The government has announced a number of changes to the national minimum wage (NMW) regulations in a bid to tackle criticisms previously levied at the rules.
Employers offering salary sacrifice and deductions schemes will no longer be subject to financial penalties if the scheme takes pay below the applicable NMW rate. This will include benefit schemes where staff buy products from their employer and pay for them via salary deductions. However, the waiver will be subject to strict criteria – including that the worker has consented to the deduction or reduction in salary. Deductions for uniform and other items connected with the worker’s employment are not included. Employers will still be required to pay arrears if such a scheme takes the worker’s pay below the NMW rate.
Salaried hours workers
The government is also changing the NMW regulations to widen the range of pay arrangements covered by the “salaried hours workers” category. Salaried hours workers are those who receive an annual salary in equal instalments for a set number of contracted hours.
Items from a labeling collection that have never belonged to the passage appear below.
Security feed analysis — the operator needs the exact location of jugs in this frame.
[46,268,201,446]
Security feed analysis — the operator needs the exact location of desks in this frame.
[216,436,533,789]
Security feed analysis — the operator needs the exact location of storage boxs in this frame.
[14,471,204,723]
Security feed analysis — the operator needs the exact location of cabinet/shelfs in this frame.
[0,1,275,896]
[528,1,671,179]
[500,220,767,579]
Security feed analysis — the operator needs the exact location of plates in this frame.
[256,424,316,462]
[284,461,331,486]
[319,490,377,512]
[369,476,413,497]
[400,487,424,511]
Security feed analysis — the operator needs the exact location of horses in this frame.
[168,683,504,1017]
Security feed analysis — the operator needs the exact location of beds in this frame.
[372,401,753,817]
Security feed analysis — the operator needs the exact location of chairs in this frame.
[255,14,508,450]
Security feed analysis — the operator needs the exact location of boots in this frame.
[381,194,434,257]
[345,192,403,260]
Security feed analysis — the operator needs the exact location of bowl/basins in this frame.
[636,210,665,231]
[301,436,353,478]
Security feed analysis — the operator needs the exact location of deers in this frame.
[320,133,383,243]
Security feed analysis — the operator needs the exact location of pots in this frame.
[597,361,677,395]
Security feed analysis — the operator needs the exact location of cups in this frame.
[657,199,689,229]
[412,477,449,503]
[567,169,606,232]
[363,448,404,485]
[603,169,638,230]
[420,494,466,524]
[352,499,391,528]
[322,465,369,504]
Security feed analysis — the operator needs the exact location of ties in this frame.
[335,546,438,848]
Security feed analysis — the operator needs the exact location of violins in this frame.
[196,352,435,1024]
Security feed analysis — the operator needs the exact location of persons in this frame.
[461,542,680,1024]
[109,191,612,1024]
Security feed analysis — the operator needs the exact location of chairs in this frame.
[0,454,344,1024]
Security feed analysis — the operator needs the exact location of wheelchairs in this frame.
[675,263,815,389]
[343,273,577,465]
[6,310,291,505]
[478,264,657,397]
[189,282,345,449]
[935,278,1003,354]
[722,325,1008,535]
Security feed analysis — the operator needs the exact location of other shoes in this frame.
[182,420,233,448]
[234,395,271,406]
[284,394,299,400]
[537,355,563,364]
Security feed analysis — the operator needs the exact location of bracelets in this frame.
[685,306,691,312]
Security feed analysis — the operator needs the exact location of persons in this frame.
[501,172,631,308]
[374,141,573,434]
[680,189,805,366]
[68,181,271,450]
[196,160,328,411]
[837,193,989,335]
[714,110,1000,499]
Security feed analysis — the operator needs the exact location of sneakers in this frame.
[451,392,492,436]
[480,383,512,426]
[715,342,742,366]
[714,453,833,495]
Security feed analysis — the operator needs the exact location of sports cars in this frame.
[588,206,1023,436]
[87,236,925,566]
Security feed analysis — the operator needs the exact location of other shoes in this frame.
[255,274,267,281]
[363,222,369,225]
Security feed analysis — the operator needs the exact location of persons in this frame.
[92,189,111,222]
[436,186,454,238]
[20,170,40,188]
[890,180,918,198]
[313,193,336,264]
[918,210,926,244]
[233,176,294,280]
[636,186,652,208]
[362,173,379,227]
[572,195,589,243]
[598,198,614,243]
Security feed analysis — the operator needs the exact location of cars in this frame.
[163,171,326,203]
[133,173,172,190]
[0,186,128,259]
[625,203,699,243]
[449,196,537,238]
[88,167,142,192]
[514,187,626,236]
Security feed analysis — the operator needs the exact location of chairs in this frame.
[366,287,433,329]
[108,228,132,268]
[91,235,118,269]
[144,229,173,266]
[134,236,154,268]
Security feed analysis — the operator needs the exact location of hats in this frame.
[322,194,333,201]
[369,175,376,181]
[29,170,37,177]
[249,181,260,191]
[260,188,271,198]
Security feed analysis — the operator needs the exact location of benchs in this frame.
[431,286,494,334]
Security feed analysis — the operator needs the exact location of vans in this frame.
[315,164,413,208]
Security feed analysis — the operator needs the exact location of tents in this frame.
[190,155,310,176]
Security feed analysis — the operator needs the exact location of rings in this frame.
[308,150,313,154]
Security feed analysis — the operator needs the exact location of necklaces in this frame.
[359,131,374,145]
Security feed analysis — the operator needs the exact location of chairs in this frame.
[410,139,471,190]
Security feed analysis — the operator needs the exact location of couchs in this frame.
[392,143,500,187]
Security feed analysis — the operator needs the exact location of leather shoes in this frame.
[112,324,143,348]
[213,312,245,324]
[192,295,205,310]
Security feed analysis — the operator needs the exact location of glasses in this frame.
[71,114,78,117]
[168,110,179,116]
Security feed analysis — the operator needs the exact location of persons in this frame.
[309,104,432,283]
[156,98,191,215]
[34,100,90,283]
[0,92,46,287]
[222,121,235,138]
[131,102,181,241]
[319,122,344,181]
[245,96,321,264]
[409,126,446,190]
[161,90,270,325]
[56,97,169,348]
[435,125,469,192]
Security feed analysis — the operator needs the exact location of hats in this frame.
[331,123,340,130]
Under the changes, workers who are paid hourly or per day, and consequently often have different pay cheques every month (such as those in the retail industry), can be classified as salaried workers. The changes aim to provide more flexibility in how salaried workers are paid, without reducing protections for workers. Businesses employing workers on “salaries” are therefore less likely to be caught out by NMW legislation due to the variation in hours from one month to the next. However, care will still be necessary to ensure compliance.
Name and shame scheme
The government has also decided to resume the naming of employers who fail to pay their workers NMW or National Living Wage. The scheme, which was suspended in 2019, will now only apply to those employers who owe more than £500 in NMW payments. Previously, the threshold was just £100.
These changes are expected to come into force on 6 April 2020, subject to the usual Parliamentary approvals.